Re:Zero Kara Hajimeru Isekai Seikatsu

Volumen 11

Capítulo 2: “El Evangelio De La Niña”

Parte 2

 

 

Si las condiciones eran idénticas a las de entonces, la posibilidad de que Beatrice sufriera daños era…

«¿Soy… Estúpido? No, sí soy estúpido. La situación es totalmente diferente a la de la última vez…»




-El objetivo del Culto a la Bruja y el de Elsa eran fundamentalmente diferentes.

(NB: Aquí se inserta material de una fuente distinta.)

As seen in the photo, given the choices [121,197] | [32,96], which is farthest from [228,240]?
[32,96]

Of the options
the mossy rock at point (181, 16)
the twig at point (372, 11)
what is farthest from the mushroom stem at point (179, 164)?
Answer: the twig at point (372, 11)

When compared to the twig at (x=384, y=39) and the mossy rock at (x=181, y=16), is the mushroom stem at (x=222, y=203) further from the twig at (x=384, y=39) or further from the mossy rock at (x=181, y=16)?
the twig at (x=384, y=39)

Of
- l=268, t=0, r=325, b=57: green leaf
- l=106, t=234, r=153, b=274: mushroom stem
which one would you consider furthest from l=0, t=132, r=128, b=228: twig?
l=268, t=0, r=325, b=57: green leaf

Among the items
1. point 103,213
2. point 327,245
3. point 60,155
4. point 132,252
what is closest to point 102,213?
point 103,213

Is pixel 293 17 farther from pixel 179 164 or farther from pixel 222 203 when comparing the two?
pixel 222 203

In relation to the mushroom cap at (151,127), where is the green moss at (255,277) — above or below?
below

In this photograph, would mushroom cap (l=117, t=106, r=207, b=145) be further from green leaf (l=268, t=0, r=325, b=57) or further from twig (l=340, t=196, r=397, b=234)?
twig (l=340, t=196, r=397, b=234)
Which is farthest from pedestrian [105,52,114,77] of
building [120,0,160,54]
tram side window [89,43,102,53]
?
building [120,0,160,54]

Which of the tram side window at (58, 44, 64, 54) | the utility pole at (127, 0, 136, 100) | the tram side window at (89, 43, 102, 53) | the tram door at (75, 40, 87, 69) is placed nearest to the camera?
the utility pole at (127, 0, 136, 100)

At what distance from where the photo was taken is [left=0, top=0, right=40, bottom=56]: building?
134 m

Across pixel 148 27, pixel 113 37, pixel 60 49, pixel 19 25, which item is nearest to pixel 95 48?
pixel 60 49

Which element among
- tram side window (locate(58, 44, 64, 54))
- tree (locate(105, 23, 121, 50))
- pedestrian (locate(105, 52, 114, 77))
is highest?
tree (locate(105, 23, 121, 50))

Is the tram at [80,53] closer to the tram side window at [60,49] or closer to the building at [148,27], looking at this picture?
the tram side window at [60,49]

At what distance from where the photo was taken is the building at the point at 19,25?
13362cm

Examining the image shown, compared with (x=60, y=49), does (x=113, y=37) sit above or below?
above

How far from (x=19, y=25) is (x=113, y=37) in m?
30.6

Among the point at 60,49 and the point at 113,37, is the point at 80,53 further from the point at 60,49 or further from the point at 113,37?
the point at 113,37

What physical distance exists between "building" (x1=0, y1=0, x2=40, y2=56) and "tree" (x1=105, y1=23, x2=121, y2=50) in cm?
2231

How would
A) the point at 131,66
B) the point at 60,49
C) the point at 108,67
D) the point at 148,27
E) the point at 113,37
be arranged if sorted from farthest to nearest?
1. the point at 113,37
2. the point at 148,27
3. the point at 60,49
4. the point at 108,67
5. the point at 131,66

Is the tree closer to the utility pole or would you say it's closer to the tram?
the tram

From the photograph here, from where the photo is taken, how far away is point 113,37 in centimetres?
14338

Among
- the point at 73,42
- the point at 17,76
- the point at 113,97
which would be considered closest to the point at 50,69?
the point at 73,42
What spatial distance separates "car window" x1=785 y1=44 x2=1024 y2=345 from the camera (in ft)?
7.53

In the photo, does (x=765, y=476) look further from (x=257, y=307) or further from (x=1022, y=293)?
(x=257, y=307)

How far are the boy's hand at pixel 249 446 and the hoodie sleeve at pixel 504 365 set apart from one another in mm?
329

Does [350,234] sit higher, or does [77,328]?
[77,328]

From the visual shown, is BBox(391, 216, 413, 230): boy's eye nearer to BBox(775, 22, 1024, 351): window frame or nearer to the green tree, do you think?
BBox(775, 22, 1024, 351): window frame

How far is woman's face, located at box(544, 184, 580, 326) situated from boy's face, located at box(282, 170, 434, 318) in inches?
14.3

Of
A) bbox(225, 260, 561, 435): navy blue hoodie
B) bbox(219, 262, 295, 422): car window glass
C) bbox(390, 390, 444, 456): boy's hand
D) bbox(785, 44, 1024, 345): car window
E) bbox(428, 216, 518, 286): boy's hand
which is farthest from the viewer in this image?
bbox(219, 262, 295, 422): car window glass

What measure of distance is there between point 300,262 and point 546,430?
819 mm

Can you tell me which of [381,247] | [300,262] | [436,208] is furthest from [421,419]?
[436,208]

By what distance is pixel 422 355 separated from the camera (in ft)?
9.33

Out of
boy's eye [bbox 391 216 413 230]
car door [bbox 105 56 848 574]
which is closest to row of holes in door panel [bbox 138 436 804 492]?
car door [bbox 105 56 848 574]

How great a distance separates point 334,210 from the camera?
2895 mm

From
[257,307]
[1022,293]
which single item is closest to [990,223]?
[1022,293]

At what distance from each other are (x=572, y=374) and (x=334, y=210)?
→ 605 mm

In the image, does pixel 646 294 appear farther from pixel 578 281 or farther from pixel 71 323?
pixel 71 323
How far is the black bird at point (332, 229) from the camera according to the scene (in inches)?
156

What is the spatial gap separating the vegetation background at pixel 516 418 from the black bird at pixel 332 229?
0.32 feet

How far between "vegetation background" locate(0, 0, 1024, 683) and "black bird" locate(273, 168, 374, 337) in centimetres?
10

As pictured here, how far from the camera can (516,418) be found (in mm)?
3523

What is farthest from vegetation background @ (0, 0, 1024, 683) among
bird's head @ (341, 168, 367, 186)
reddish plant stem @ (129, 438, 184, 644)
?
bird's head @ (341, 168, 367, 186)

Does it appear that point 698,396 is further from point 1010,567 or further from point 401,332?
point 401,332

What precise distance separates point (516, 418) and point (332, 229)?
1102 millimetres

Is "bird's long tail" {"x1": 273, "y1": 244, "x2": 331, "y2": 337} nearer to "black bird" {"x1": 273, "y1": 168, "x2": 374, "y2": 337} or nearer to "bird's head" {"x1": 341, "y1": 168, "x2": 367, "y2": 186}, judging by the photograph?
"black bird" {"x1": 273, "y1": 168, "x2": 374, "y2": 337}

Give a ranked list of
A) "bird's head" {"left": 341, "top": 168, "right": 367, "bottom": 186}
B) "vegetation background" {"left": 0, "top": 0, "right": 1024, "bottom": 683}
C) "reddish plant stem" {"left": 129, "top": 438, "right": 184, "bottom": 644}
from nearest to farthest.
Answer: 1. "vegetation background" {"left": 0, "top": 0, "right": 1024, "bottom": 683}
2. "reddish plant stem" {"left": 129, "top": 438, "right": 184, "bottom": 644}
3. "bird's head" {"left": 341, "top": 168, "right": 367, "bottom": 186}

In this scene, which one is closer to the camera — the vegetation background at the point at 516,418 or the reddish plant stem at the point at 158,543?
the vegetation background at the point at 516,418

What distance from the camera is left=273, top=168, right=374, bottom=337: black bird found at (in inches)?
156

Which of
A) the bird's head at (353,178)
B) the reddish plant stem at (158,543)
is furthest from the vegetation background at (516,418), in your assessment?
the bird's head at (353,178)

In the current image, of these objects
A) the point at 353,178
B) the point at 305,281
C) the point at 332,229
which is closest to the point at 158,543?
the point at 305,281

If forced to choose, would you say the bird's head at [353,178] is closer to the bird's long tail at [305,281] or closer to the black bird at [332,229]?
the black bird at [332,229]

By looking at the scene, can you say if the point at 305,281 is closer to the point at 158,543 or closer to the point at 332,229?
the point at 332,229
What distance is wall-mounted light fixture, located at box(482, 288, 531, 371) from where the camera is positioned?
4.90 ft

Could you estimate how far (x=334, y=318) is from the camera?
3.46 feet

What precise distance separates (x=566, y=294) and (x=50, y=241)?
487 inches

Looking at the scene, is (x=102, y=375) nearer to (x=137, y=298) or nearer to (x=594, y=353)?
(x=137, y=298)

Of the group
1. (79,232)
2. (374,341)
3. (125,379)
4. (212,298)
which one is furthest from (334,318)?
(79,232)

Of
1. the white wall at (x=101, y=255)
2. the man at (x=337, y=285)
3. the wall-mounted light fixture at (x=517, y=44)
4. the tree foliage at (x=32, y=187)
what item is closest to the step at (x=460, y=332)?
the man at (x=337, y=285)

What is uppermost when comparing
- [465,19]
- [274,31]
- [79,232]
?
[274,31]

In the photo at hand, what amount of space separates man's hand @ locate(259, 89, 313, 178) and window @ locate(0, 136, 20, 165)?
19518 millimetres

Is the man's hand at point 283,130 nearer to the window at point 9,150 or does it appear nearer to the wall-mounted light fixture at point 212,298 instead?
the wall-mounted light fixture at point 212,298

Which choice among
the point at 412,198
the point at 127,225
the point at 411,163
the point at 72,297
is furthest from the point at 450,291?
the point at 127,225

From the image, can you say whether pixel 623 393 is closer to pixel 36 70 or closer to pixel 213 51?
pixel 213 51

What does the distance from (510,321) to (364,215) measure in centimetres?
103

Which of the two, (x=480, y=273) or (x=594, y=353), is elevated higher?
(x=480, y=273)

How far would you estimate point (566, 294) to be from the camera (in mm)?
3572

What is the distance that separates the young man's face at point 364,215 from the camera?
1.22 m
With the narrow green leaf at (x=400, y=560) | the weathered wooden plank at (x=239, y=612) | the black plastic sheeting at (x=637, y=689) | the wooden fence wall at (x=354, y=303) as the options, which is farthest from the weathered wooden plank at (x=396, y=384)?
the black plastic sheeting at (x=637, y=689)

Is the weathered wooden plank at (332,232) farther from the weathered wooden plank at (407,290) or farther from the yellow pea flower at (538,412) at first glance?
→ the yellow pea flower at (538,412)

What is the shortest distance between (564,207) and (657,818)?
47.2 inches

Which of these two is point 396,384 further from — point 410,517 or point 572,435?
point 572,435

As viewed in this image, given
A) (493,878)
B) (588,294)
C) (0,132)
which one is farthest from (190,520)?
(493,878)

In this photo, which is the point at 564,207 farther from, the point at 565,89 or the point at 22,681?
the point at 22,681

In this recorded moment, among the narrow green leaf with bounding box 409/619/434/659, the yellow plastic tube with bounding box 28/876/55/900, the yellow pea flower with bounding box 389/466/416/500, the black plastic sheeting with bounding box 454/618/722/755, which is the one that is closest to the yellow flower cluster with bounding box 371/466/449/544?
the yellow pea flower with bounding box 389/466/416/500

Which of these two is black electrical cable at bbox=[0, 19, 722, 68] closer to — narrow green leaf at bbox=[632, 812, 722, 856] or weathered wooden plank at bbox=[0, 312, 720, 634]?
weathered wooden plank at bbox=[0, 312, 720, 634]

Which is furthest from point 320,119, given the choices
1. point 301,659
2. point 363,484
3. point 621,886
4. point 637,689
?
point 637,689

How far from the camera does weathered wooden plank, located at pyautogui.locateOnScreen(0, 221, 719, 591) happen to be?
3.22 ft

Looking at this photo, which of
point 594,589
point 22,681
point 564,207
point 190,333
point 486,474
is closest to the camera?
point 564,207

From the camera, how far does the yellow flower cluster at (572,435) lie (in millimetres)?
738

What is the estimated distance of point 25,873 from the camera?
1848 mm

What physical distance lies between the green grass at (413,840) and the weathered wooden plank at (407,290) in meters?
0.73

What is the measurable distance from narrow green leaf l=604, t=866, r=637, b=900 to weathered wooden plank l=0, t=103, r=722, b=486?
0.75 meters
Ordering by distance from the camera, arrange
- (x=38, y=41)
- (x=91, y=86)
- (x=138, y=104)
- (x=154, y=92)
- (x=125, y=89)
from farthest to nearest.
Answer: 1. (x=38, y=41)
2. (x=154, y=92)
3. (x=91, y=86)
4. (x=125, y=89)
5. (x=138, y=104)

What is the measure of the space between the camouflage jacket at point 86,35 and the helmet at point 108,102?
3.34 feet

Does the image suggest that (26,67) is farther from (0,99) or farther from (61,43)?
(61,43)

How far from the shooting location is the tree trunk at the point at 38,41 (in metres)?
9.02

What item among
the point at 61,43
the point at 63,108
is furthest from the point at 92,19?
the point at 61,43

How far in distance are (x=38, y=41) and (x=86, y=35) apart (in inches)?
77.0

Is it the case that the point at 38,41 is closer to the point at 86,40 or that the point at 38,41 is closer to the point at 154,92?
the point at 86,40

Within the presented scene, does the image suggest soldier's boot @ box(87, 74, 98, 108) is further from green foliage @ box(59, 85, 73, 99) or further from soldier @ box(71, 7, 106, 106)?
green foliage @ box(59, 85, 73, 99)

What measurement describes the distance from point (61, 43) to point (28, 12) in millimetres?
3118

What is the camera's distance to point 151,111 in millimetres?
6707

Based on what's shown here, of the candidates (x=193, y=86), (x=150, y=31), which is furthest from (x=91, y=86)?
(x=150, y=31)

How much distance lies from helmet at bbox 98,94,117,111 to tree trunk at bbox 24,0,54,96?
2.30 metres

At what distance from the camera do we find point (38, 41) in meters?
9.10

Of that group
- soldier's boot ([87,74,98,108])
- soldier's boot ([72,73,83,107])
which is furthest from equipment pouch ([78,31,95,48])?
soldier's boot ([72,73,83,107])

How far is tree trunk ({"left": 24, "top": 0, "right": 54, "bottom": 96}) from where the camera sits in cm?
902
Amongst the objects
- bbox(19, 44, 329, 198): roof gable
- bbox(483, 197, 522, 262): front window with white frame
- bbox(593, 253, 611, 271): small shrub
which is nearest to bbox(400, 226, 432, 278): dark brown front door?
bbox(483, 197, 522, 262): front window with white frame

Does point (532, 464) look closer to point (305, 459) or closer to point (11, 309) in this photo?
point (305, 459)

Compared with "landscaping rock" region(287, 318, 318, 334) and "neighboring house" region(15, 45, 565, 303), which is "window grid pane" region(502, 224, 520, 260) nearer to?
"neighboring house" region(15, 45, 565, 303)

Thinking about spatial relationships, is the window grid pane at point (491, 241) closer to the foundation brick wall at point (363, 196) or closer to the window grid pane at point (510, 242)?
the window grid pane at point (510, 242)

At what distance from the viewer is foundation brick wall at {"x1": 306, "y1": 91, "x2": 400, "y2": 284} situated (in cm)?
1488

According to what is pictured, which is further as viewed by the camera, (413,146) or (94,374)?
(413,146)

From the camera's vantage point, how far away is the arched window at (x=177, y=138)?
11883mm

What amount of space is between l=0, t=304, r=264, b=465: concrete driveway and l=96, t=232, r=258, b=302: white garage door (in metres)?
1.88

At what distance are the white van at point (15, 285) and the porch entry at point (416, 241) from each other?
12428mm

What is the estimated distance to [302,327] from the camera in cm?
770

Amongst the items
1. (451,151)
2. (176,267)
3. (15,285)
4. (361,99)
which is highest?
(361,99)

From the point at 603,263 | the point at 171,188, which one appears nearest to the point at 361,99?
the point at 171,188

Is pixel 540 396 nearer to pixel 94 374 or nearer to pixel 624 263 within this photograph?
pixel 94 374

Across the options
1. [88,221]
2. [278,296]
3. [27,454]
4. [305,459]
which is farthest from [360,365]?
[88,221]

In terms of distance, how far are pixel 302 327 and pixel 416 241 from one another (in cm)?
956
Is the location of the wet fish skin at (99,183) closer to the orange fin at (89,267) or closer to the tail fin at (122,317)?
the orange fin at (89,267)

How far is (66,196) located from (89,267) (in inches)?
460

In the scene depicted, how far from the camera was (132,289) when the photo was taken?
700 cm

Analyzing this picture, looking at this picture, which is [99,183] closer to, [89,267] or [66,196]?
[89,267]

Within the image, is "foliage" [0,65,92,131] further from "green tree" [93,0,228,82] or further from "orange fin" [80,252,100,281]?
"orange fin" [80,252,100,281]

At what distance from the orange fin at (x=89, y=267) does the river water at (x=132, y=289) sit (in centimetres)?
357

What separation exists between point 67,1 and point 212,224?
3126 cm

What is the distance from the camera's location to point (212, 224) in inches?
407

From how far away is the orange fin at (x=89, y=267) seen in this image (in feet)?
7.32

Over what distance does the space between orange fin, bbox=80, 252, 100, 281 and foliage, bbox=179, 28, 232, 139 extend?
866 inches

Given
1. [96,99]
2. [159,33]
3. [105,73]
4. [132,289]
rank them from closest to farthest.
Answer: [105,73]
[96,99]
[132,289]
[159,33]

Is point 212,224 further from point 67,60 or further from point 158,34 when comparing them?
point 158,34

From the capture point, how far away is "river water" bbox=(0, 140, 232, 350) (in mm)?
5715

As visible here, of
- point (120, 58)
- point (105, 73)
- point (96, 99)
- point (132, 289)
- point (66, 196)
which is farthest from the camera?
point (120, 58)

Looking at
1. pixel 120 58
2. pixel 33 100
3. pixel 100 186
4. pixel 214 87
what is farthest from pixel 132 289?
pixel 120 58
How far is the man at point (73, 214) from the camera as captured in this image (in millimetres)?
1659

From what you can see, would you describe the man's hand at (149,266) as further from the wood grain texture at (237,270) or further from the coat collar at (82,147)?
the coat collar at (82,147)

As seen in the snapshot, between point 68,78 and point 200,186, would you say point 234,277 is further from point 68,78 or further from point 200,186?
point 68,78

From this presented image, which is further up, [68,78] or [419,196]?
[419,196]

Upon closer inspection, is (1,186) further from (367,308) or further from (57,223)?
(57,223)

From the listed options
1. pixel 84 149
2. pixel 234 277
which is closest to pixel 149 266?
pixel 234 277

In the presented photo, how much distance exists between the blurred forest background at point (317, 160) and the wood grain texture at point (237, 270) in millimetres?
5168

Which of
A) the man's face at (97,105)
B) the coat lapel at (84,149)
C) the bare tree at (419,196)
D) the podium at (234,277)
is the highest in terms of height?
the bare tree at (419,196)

Al final, el objetivo del Culto de la Bruja, el objetivo de Petelgeuse, había sido Emilia. Como no tenían información sobre los ocupantes, dejar a Beatrice en la mansión era una opción viable porque no tenía nada que ver con su objetivo.

Sin embargo, Elsa era diferente. El objetivo de esa carnicera era claramente masacrar a todos en la mansión. Había apuntado a Subaru, Frederica, y Petra; naturalmente, trataría de matar a Rem y Beatrice, también.

«“–––––”

No podía dejarlas atrás. No podía. No había manera de que pudiera dejarlas morir.

Así que incluso sin un destello de inspiración para una forma de salvar a todos, tuvo que actuar antes de que su inútil cerebro se quemara completamente…

«Barusu».

«¿Qué? Ahora mismo, estoy pensando en una forma de sacar a Rem y Beatrice de ahí de alguna manera…»

Subaru estaba tratando desesperadamente de pensar cuando Ram abruptamente le llamó. Cuando miró a Ram, parecía que su cerebro ardiente se filtraba por los lóbulos de sus orejas mientras buscaba desesperadamente una salida a su situación.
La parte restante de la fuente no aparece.